Michael Tarazi, a legal adviser to the Palestinian Authority, urges patience until Arabs and Jews become in effect one entity throughout Israel and the West Bank and Arabs can demand equal rights. He argues that eventually the world will impose a one man, one vote system on Israel. Soon enough, with an Arab majority, a Palestinian will be elected president of a new state embracing all of Israel, Gaza, and the West Bank.

The argument is full of holes, but demographically it contains a certain logic. Liberal Israelis are determined to retain Israel's mostly Jewish character. They realize that time for a two-state solution is running out. They agree with the Arabs that Ariel Sharon's plan for a minimal Palestinian state will never work.

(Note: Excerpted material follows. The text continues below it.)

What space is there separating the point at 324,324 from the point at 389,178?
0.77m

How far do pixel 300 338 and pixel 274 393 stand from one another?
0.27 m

Thus they are thrown back on President Bush's "road map." This process—already so vague about final borders and how a Palestinian state will be achieved—will inevitably fail unless Bush makes decisions from which his predecessors have recoiled. Of course he will put pressure on the Palestinian Authority to crack down on terrorism. But how will he confront the obstructions and delaying tactics of Sharon, who palpably has no intention of dismantling major settlements or surrendering East Jerusalem?

One wonders whether Bush has a clear idea of the mountains he must move. Does he realize that to move Sharon he may have to withhold spare parts for the Apache helicopters, F-16 aircraft, and other military equipment that the United States sells or gives to Israel?

Polls show that most Israelis still want to exchange land for peace. Reports reaching Israel suggest that Bush is furious with the Sharon government for impeding the road map. Possibly he senses that this is the last chance for a two-state solution. Those multitudes of children in Gaza and the West Bank will soon grow up, and then the demographic time bomb may explode.